§ Exercise
Quote every row below verbatim, with no change to its wording or numbers.

(Spatial question rows)
□ □ □
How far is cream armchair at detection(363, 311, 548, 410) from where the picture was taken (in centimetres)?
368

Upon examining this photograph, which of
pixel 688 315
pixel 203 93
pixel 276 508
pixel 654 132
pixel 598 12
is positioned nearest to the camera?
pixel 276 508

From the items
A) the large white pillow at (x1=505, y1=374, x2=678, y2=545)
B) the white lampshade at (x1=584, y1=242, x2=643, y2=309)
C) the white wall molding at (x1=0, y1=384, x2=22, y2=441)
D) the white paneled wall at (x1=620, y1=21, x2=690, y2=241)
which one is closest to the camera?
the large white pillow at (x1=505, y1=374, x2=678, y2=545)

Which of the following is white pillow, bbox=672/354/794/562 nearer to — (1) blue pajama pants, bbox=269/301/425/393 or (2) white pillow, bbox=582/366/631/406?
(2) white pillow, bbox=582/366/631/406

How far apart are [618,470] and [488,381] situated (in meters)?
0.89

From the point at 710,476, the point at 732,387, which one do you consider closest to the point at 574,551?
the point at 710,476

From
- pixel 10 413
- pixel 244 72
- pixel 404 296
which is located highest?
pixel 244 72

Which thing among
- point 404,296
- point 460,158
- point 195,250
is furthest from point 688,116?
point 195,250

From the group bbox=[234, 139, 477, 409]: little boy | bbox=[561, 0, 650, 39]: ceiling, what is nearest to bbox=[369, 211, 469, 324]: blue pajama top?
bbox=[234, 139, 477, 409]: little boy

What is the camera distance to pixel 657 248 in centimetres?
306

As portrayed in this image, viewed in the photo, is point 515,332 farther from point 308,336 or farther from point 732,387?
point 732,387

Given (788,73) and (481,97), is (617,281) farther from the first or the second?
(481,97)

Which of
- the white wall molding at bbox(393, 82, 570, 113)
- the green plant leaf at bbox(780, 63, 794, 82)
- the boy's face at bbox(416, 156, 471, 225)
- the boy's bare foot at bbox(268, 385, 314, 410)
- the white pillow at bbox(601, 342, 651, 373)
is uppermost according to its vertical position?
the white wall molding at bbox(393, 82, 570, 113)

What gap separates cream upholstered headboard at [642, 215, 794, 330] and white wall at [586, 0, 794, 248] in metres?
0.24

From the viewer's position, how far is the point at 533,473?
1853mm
□ □ □
§ Solution
How far is cream armchair at detection(363, 311, 548, 410) from where the picture was taken (in centimetres)?
368

Upon examining this photograph, which of
pixel 688 315
pixel 203 93
pixel 276 508
pixel 654 132
pixel 598 12
is positioned nearest to the camera?
pixel 276 508

From the items
A) the large white pillow at (x1=505, y1=374, x2=678, y2=545)
B) the white lampshade at (x1=584, y1=242, x2=643, y2=309)
C) the white wall molding at (x1=0, y1=384, x2=22, y2=441)
D) the white paneled wall at (x1=620, y1=21, x2=690, y2=241)
which one is closest to the camera?
the large white pillow at (x1=505, y1=374, x2=678, y2=545)

Which of the following is white pillow, bbox=672/354/794/562 nearer to — (1) blue pajama pants, bbox=269/301/425/393 or (2) white pillow, bbox=582/366/631/406?
(2) white pillow, bbox=582/366/631/406

How far apart are [618,470] and [488,381] situated (in meters)?
0.89

From the point at 710,476, the point at 732,387, which one do you consider closest to the point at 574,551?
the point at 710,476

From
- pixel 10 413
- pixel 244 72
- pixel 404 296
which is located highest?
pixel 244 72

Which thing among
- point 404,296
- point 460,158
- point 195,250
is furthest from point 688,116?
point 195,250

From the group bbox=[234, 139, 477, 409]: little boy | bbox=[561, 0, 650, 39]: ceiling, what is nearest to bbox=[369, 211, 469, 324]: blue pajama top?
bbox=[234, 139, 477, 409]: little boy

What is the camera distance to pixel 657 248 in centimetres?
306

As portrayed in this image, viewed in the photo, is point 515,332 farther from point 308,336 or farther from point 732,387?
point 732,387

Given (788,73) and (481,97), is (617,281) farther from the first or the second?
(481,97)

Which of
- the white wall molding at bbox(393, 82, 570, 113)
- the green plant leaf at bbox(780, 63, 794, 82)
- the boy's face at bbox(416, 156, 471, 225)
- the boy's bare foot at bbox(268, 385, 314, 410)
- the white pillow at bbox(601, 342, 651, 373)
is uppermost according to its vertical position?
the white wall molding at bbox(393, 82, 570, 113)

What gap separates cream upholstered headboard at [642, 215, 794, 330] and white wall at [586, 0, 794, 248] in metres?
0.24

From the viewer's position, how far is the point at 533,473?
1853mm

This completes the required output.